Amamentar me alimenta

amamentarEu lembro muito vivamente dos seus pequenos e atentos olhinhos, mirando o meu rosto enquanto mamava, nos seus primeiros meses de vida. Parece que era o momento em que ele criava a consciência de que aquela pessoa que estava olhando para ele, era a pessoa que podia manter sua vida. Naquele momento, eu era ele e ele era eu. O tempo passou e esse gurizinho agora já anda descoladinho. Mama virando a cabeça, à procura do barulho dos irmãos. Vez ou outra, nesse reboliço, o peito escapa e aí ele me olha e dá uma boa risada, mostrando os pequenos dentinhos. Dois segundinhos e já pode voltar a mamar. Parece que ele agora já sabe que eu vou continuar ali se ele fechar os olhos ou se distrair. E assim ele se esconde embaixo da minha roupa. Fica brincando com ela ou fazendo um carinho na minha mão. Continua sendo uma delícia amamentar o meu pequeno. Essa nossa troca me alimenta a alma!

Mas o começo não foi fácil. Dor, sangue, lágrimas… Assim como foi o meu começo com o Pedro. Ai, que sufoco lembrar do desespero que batia cada vez que se aproximava do horário da próxima mamada! Até me arrepia! Foi MUITO difícil… Difícil a ponto de eu achar que eu estava enganada. Que esse negócio de ser mãe não era pra mim! Bicos de silicone, seringas, colheres, sondas… tentei de tudo que eu já tinha visto ou ouvido falar. Só piorava!

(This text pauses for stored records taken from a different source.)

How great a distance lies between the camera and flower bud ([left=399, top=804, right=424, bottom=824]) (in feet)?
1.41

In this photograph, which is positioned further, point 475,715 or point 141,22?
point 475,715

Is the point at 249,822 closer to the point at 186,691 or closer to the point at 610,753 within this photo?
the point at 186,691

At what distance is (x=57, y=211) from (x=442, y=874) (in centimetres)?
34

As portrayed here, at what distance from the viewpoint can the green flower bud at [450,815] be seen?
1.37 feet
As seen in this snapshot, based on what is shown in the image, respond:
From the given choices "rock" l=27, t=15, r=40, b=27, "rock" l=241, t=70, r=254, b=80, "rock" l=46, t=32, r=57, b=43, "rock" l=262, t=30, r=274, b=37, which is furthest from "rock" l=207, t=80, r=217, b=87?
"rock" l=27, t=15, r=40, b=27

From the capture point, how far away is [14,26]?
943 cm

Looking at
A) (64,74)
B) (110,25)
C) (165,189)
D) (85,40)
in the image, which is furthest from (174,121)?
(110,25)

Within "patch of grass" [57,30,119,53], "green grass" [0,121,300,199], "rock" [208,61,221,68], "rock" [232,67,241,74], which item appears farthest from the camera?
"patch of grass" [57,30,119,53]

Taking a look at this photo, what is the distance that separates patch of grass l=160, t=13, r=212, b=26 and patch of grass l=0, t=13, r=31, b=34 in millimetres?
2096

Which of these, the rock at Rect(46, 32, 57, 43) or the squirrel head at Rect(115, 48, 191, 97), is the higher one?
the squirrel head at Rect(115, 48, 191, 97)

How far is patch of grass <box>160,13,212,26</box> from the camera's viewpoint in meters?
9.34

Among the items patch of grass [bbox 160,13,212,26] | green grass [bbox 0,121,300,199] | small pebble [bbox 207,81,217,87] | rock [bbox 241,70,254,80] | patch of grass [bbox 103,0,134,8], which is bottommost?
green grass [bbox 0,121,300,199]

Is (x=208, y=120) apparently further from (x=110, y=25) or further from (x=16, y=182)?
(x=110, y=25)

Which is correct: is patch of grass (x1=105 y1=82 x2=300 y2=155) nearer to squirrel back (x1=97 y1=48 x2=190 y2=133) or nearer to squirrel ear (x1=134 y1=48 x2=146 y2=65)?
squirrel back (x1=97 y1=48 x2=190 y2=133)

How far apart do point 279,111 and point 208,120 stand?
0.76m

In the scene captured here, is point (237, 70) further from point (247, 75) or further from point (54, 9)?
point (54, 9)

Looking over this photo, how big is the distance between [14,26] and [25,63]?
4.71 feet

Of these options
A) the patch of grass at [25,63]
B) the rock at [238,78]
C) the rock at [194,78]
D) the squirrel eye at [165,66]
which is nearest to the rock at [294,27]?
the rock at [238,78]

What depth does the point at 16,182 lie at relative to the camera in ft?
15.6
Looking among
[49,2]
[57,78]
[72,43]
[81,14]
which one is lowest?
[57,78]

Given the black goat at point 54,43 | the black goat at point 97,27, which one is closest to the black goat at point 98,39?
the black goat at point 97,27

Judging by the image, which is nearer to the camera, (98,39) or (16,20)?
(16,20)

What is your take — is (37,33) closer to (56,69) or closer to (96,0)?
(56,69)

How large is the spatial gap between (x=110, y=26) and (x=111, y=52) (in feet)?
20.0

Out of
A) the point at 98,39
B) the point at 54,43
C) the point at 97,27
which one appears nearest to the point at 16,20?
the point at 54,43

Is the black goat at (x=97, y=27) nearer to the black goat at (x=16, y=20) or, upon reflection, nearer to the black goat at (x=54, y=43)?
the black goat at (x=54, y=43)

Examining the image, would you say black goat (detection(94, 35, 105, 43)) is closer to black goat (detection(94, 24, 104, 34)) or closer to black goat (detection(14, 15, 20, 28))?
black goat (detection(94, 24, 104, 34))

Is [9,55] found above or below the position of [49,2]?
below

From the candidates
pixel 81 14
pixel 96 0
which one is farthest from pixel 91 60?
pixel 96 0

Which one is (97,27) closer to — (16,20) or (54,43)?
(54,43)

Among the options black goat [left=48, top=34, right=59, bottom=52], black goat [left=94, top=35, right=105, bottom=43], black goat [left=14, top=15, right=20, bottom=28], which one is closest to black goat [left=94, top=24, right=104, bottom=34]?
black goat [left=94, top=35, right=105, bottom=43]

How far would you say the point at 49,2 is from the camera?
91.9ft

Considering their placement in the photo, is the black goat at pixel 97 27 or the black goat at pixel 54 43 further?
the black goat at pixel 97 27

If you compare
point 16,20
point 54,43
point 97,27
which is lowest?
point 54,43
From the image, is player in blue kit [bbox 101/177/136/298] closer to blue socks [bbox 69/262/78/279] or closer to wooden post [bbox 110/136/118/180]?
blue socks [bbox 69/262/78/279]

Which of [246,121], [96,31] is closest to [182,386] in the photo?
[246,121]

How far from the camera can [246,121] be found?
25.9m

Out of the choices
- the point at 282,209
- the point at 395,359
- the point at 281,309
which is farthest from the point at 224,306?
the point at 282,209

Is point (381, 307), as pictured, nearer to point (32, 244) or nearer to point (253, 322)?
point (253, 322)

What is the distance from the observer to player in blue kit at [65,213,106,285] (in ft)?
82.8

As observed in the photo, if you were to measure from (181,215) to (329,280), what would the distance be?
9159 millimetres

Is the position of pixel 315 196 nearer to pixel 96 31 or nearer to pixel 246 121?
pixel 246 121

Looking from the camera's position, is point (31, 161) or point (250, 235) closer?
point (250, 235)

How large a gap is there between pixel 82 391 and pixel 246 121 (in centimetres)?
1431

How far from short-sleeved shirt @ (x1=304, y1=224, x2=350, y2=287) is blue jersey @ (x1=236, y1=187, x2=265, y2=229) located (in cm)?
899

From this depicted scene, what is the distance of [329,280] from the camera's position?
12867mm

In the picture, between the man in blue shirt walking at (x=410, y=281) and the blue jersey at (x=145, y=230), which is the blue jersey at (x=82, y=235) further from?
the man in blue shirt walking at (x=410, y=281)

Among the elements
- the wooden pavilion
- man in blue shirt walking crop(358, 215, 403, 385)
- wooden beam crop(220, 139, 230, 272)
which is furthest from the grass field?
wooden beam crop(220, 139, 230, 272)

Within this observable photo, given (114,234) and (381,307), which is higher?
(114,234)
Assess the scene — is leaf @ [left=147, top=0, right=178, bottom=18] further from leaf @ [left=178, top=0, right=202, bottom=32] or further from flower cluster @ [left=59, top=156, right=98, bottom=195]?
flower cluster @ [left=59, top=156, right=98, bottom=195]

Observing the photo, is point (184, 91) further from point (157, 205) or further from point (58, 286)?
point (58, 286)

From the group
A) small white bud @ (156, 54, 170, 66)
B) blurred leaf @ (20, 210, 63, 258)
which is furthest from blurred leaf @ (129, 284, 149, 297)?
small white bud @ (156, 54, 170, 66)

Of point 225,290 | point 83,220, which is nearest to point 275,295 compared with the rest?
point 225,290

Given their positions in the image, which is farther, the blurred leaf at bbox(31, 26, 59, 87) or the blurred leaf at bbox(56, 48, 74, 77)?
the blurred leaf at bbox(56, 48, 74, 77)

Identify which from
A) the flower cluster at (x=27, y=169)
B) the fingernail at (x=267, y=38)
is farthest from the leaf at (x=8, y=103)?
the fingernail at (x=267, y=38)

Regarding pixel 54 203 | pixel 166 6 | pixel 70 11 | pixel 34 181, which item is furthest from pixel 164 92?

Aí quando o baixinho estava com 10 dias de vida (que pareciam uma eternidade!) e eu queria enfiar a cabeça do marido no minhocário, porque ele era o responsável por aquilo (Rs), eu resolvi pedir ajuda pra quem entende muito do assunto: as funcionárias do Banco de Leite! E foi então que eu e meu primeiro filho encontramos a nossa sintonia. Cinco dias depois, a nossa vida já era outra! Eu já podia até me sentir mãe.

O Caetano já nasceu me mostrando que mamar era coisa que ele sabia fazer até de cabeça pra baixo! E o Rafa? Bom, tivemos nossas dificuldades, mas a diferença era que eu sabia que em pouquíssimo tempo, acertaríamos o compasso e que ficaria tudo bem.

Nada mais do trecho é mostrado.